After he had left, Makepeace’s eyes watered, and it felt as if red-hot bars were being pressed against the flesh of her back. The feeling brought back memories, but they were not her own.
The music of guitar and tabor throbbed in her bones, and stirred a recollection of hot coals thrown under her tender, half-grown paws to force her to dance. She tottered, and tried to drop to all fours, only to receive a stinging blow across her soft muzzle.
It was Bear’s early memories of being trained as a cub, she realized. She felt a flood of anger on his behalf, and hugged herself because it was the only way to hug him.
They understood something together at that moment, Makepeace and Bear. Sometimes you had to be patient through pain, or people gave you more pain. Sometimes you had to weather everything and take your bruises. If you were lucky, and if everyone thought you were tamed and trained . . . there might come a time when you could strike.
CHAPTER 6
Makepeace was woken by a faint tink-tink-tink sound. For a moment she was confused by her surroundings, until the ache of her bruises reminded her where she was. She had not been trusted with a candle or rushlight, so the only light came from the window.
She was startled to realize that there was a head at
the window, silhouetted against the deep violet evening sky. As she stared, a hand was raised to tap again at the bars. Tink, tink, tink.
‘Hey!’ came a whisper.
Makepeace stood unsteadily, and limped over to the window. To her surprise, she found that a lanky boy about fourteen years old was clinging to the wall outside. He seemed to be precariously perched on some sort of shallow ledge, one hand gripping the bars to steady himself. He had chestnut hair, and a pleasant, ugly, wilful face, and he seemed unfazed by the four-storey drop beneath him. His clothes were better than hers, almost too good for a servant.

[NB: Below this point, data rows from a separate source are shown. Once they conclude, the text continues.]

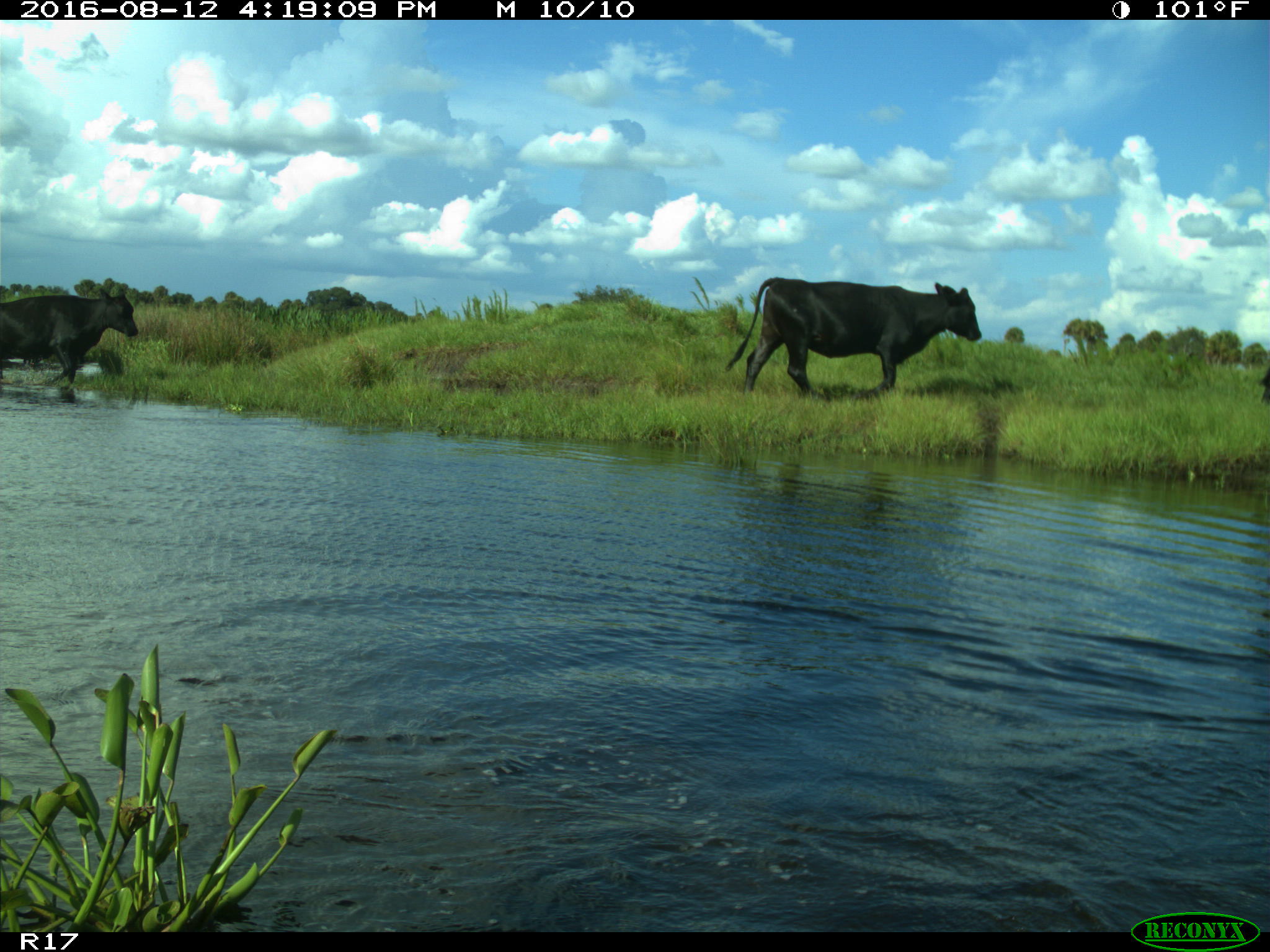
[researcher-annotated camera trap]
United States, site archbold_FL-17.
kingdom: Animalia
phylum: Chordata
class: Mammalia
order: Artiodactyla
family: Bovidae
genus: Bos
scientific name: Bos taurus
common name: domestic cow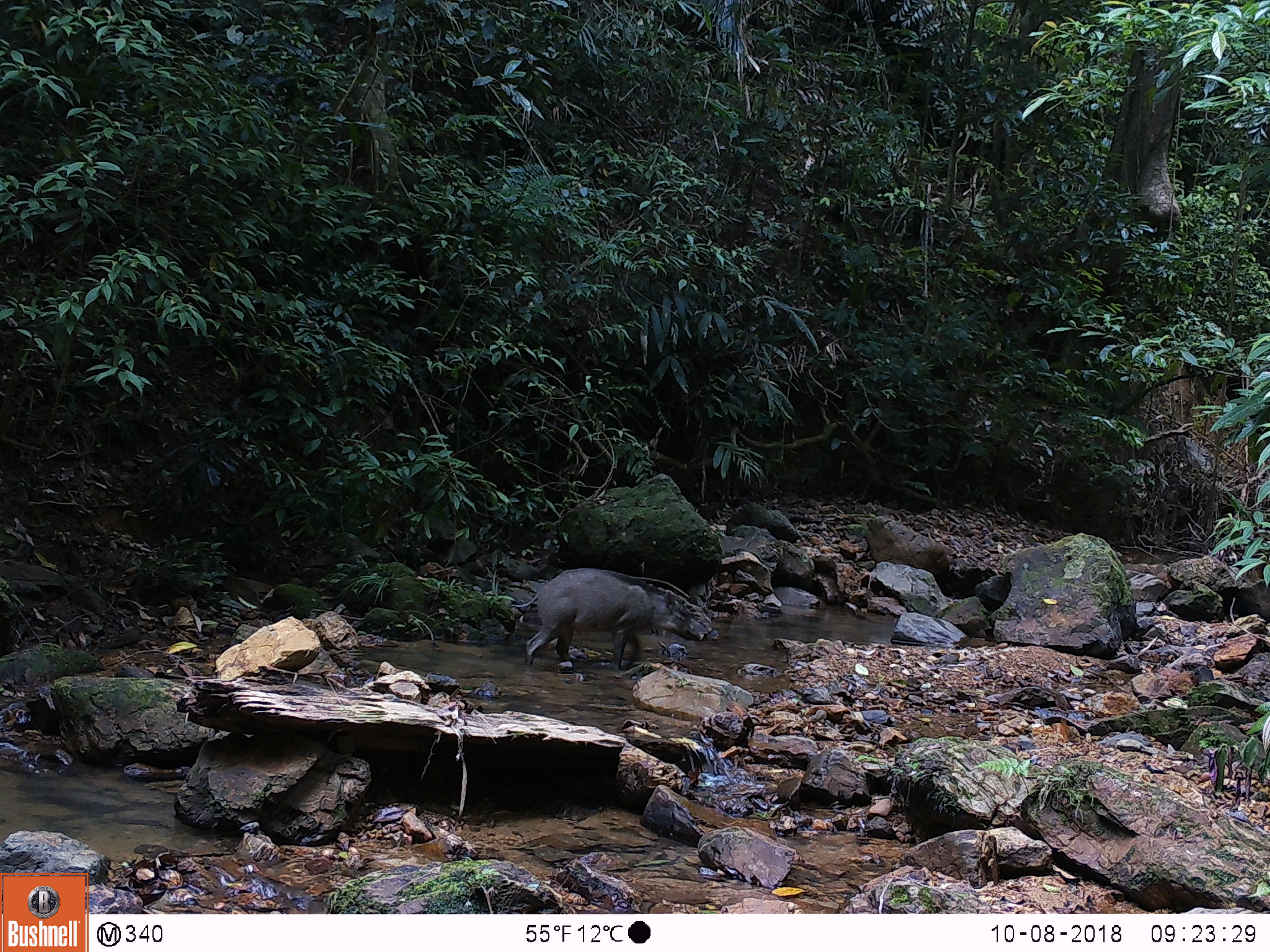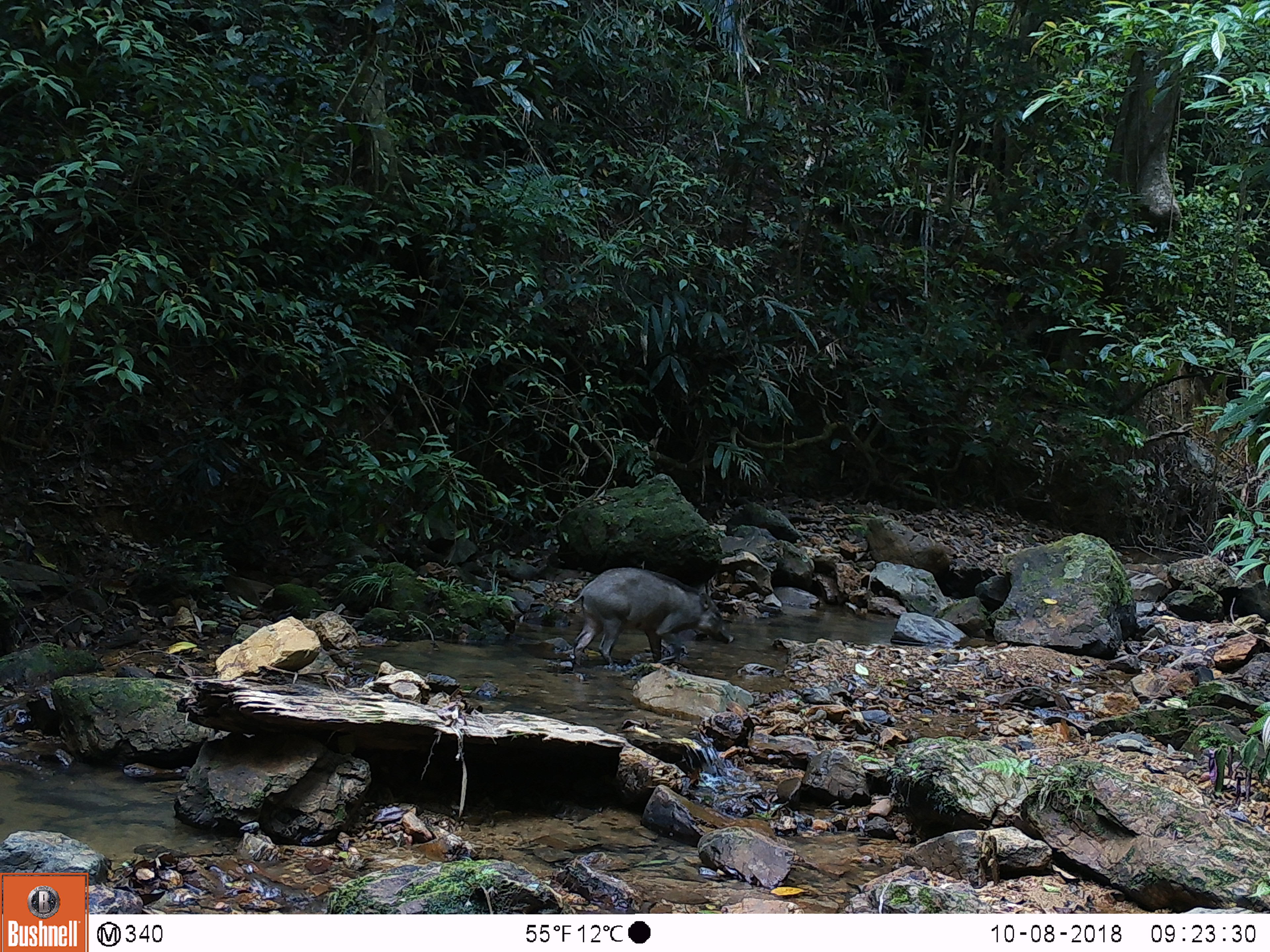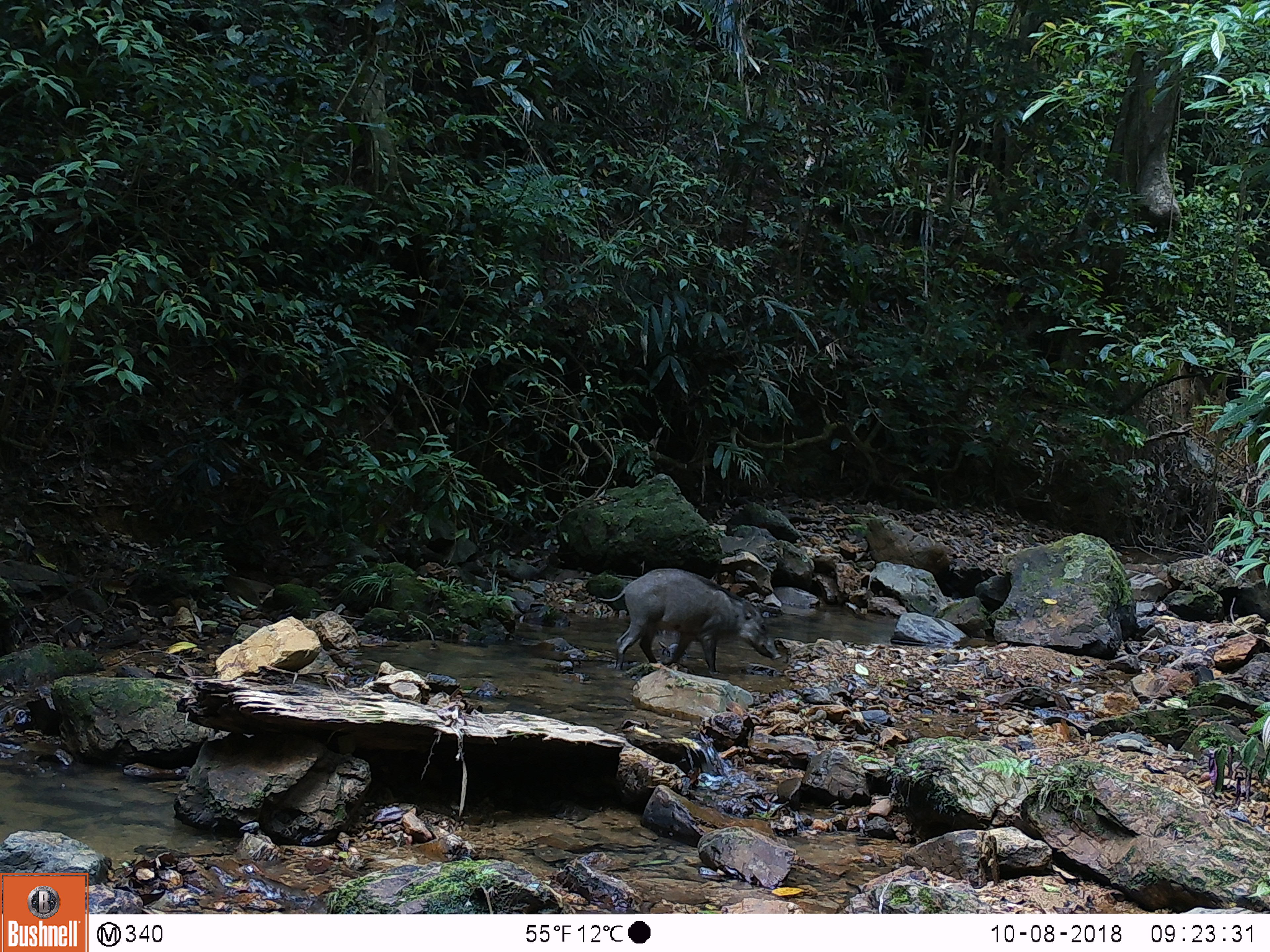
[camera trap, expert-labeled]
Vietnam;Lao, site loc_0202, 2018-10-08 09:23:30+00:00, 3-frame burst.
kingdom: Animalia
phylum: Chordata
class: Mammalia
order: Artiodactyla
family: Suidae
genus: Sus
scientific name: Sus scrofa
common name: eurasian wild pig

‘Who are you?’ she demanded.
‘James Winnersh,’ he answered, as if that explained everything.
‘What do you want?’ she hissed. She was certain that he was not supposed to be there. She had also heard that folks sometimes visited Bedlam to laugh at the lunatics, and she was in no mood for gawpers or gigglers.
‘I came to see you!’ he replied, still in a whisper. ‘Come over here! I want to talk to you!’
Reluctantly she approached the window. She could tell that Bear did not like being too close to people, and she did not want him to lose control. As the light fell on her face, the boy outside gave a little laugh that sounded half jubilant, half incredulous.
‘So it is true. You’ve got the same chin as me.’ He touched a cleft in his own chin, just like hers. ‘Yes,’ he said, in answer to her wide-eyed look. ‘It’s our little legacy. Sir Peter’s signature.’
Blood rushed to Makepeace’s face as she realized what he meant. She was not Sir Peter’s only child out of wedlock. Deep down, Makepeace had wanted to believe that her parents had been in love, so that her own existence would mean something. But no, Mother must have been a dalliance, nothing more.
‘I don’t believe you!’ Makepeace hissed, even though she did. ‘Take it back!’ She could not bear it. In the strange, white heat of the moment, she wanted to pull out the bars by their roots and hit him with them.